無表情で麻友美を見つめ、麻友美は叩かれた方に顔が向いていた。



『嫌ならやめろ。今こうやって取り乱してるお前の方が使い物にならない』

「…っ!」

『瑠宇はもう朱雀を抜けた。こんな下らない事に先代を巻き込むつもりはない。
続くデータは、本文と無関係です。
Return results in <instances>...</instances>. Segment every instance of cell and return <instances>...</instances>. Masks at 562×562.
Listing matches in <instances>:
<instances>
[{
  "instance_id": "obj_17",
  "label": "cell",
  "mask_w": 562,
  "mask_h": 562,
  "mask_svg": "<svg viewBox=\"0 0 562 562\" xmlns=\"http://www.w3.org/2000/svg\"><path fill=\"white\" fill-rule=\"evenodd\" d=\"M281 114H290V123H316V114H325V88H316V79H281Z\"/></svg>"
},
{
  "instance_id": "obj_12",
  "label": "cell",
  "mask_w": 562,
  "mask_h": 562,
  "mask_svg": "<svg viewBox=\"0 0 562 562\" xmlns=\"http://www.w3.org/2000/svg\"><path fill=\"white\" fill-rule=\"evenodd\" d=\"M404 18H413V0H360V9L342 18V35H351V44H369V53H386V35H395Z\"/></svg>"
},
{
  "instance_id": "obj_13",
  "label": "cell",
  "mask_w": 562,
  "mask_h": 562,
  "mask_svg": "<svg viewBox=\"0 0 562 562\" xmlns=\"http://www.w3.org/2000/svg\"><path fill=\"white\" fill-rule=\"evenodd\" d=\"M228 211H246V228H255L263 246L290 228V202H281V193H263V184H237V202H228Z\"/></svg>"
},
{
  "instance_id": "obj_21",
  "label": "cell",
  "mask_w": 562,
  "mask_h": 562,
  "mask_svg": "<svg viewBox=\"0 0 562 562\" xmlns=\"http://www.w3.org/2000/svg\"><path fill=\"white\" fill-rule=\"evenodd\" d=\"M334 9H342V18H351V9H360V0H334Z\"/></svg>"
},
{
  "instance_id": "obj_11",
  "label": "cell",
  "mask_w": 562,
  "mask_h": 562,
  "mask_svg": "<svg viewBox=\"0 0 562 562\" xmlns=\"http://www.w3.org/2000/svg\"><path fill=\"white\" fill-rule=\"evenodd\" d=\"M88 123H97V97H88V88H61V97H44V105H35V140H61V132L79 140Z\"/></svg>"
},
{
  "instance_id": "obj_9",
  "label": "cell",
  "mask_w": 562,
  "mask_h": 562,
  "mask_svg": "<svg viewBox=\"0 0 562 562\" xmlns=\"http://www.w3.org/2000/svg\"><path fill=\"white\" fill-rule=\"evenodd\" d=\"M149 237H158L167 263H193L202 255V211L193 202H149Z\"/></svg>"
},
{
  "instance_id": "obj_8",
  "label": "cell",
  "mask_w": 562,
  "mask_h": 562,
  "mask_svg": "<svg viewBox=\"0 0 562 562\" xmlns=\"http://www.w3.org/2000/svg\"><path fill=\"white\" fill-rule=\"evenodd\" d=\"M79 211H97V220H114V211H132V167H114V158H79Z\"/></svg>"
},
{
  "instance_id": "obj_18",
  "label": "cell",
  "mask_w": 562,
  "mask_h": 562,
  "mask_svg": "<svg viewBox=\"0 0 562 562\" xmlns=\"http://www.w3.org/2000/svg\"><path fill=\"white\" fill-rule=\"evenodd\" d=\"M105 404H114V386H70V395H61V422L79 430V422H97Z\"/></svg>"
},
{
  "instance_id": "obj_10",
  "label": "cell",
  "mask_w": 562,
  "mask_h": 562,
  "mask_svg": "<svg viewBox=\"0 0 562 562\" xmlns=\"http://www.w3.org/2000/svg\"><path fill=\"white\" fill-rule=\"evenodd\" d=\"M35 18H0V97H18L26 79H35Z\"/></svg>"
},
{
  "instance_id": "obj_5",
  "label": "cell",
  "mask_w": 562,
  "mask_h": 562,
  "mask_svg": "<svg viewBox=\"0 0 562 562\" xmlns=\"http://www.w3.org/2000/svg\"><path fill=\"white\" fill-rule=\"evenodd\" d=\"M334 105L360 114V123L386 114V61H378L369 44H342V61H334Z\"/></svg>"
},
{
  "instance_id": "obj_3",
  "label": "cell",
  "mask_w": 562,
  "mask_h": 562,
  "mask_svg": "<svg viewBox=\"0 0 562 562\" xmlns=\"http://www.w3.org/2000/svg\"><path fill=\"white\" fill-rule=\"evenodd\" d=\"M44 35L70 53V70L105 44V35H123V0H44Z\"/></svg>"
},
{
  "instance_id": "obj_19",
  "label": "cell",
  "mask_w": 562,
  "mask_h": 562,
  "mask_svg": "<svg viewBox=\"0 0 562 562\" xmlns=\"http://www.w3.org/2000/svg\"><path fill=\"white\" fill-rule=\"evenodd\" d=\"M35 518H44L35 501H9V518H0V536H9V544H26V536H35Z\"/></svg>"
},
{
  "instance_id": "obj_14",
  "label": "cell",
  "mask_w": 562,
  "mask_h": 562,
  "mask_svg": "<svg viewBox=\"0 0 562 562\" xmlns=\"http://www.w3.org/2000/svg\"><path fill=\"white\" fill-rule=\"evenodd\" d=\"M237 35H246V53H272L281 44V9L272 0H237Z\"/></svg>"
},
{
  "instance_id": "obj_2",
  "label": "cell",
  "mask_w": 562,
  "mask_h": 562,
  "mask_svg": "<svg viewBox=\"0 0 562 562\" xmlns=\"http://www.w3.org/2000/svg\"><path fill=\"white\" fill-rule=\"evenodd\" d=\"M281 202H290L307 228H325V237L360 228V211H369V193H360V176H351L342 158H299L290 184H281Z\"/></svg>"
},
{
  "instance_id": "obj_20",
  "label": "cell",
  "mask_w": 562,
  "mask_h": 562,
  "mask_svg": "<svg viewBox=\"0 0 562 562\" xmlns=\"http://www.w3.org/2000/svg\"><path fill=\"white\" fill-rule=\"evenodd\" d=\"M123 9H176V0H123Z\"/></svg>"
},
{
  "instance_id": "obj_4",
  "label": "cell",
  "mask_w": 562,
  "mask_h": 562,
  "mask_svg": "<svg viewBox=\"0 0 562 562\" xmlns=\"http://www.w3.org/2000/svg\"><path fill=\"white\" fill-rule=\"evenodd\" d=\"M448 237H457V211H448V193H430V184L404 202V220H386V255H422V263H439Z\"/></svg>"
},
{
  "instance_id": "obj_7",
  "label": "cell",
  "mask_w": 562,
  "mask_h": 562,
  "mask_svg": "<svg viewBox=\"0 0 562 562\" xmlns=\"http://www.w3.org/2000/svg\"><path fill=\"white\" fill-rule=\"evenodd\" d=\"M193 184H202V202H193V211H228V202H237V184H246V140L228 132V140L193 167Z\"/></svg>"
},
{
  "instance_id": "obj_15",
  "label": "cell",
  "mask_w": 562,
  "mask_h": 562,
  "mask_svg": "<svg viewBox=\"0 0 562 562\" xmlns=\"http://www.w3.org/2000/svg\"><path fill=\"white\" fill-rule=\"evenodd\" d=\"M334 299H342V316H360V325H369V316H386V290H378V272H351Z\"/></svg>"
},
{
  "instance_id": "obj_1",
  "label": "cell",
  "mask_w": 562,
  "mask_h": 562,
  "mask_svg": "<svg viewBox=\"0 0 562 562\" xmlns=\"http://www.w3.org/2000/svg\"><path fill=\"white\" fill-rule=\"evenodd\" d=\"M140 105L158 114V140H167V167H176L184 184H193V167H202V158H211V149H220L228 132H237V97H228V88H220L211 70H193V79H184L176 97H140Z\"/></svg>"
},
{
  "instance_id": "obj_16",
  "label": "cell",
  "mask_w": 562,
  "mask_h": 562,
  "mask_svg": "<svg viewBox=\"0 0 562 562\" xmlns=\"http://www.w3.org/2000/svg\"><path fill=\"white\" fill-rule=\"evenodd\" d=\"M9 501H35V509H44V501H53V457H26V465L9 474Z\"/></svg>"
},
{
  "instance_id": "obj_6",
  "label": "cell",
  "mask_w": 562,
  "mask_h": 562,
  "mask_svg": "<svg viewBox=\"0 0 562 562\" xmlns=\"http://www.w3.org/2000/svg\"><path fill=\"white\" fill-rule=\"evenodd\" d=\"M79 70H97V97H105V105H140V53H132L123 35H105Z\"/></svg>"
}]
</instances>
』



出張って来たとしても、加えるつもりはさらさらない。



『…麻友美、お前誓ったろ』

「……」

『その誓い、忘れたか』

「……覚えてるよ、それくらい」



麻友美は泣きそう顔で笑い、あたしを見た。



「…ごめん」



あたしはくしゃくしゃっと麻友美の頭を撫で、終始無言で見ていた加奈子と青夜に顔を向けた。



『…つーわけで、出張るなよ?』

「……ひどいねぇ?」

「俺らくらいはいいだろ〜」



ハッと見下したように笑い言った。



『保護者同然のお前らが出張ると、いろいろ面倒だから来んな』

「だって馨チャンが心配で…!」

『もういい、喋んな』



そういうと加奈子は拗ねて唇を尖らせる。



「とりあえず、もうちょっと詳しく嶽の事話さなきゃだね」

『そうだなぁ…。まぁ、向日葵復帰が先だな』

「あ、双子どーする?」

『ああ、今日病院行くから向日葵ついでに寄るよ』

「うわぁ…かわいそう」



苦笑いする春架に「そうか?」と笑って言った。